The technique of using semantic line breaks is old, going back to Brian Kernighan’s first edition of UNIX for Beginners published in 1974.⁠[1] The idea itself seems to be even older. It’s attributed to a discovery by Buckminister Fuller in the 1930s, who called it “ventilated prose”.⁠[2]

Semantic line breaks are also sometimes referred to as semantic linefeeds. But before getting into what semantic line breaks are, let’s examine the most prevalent technique used for wrapping text.

Fixed column limit

This technique involves using a fixed column limit (usually 80 characters) by inserting line breaks between words such that all lines stay within this character limit.

Issues with a fixed column limit
  • It’s hard to write and edit because sentences are split arbitrarily based on where they start and how long they are. This also makes it harder to discern overly lengthy sentences.

  • Changing a single word in a paragraph may require re-wrapping all subsequent text in that paragraph. As a consequence, version control diffs become harder to review because they incorrectly consider it as a change to the entire paragraph.⁠[3]

  • Searching for a phrase (without resorting to regex) is unreliable because potential line breaks within the phrase need to be explicitly ignored.

An example of text wrapped at a fixed limit of 80 characters
Every tweet so far has been bad, but scientists are hopeful that one day we'll
discover a way to make them good. She borrowed the book from him many years ago
and hasn't yet returned it. When I was little, I had a car door slammed shut on
my hand. I still remember it quite vividly. He ran out of money, so he had to
stop playing poker.

Soft wrap

Soft wrap, also called word wrap, involves letting the text editor automatically wrap lines based on some margin — usually the window or screen size.

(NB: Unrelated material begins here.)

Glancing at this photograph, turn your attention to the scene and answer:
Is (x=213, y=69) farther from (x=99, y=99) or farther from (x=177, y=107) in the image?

It’s primarily used while writing WYSIWYG documents using a word processor. The word processor would soft wrap on page margins, and you would insert line breaks to end paragraphs rather than sentences.

This technique is seldom used for plain text because there’s no meaningful relation between the size of the text and a physical page. Therefore, lines typically flow till the end of the text editor’s window or screen size. Soft wrap doesn’t alleviate any of the issues with a fixed column limit technique, nor does it bring any real benefits. Avoid it at all cost for plain text unless you have a really pressing reason not to.

Semantic line breaks

Semantic line breaks, also referred to as sentence per line, is inserting line breaks on semantic boundaries rather than on a fixed column limit. Semantic boundaries are places where you would naturally pause while reading a sentence. The intention is to emphasize meaning and preserve the grammatical structure of sentences.

Basic rules of semantic line breaks
  • Always break after a sentence boundary (period, exclamation mark or question mark).

  • Break after independent clauses (comma, semi-colon, colon or an em-dash) when the sentence is too long. Independent clauses make sense on their own and as part of the overall sentence.

  • Break after a dependent clause only if it clarifies grammatical structure or if you’re constrained for line length.

The example now wrapped using semantic line breaks
Every tweet so far has been bad,
but scientists are hopeful
that one day we'll discover a way to make them good.
She borrowed the book from him many years ago
and hasn't yet returned it.
When I was little,
I had a car door slammed shut on my hand.
I still remember it quite vividly.
He ran out of money,
so he had to stop playing poker.

I’ve wrapped lines at every semantic boundary for the purpose of demonstrating the technique. You don’t strictly need to wrap prior to every dependent clause (like before “that one day” in the above example) as it’s optional but valid nonetheless if you chose to do so. This is a clear improvement in readability and maintainability compared to the fixed column limit version. None of the issues with the fixed column limit version are present. All the articles on my blog are written using semantic line breaks. It’s proved immensely useful while re-arranging text and in identifying overly lengthy sentences with just a glance.

It’s possible to use semantic line breaks with any markup language which doesn’t interpret a line break as a new element. These languages include Asciidoc, Markdown, reStructuredText and several others.

Here’s a formal semantic line breaks specification, published by Mattt under the Creative Commons Attribution 4.0 International License (CC BY 4.0).

Disadvantages of semantic line breaks

I wouldn’t call it a disadvantage, but the only inconvenience I’ve faced while using semantic line breaks is when lines contain elements like hyperlinks or footnotes. These often significantly increase the length of lines beyond my preferred limit.

Asciidoc offers a way to externalize links and footnotes using macros substitutions. While this does not solve the problem entirely, it helps a great deal. If your markup language doesn’t offer something similar, you may want to take this into consideration.


1. Brandon Rhodes - The origins of semantic linefeeds.
2. Asciidoctor - The origins of ventilated prose.
3. Some version control systems may handle this situation better, but not all of them.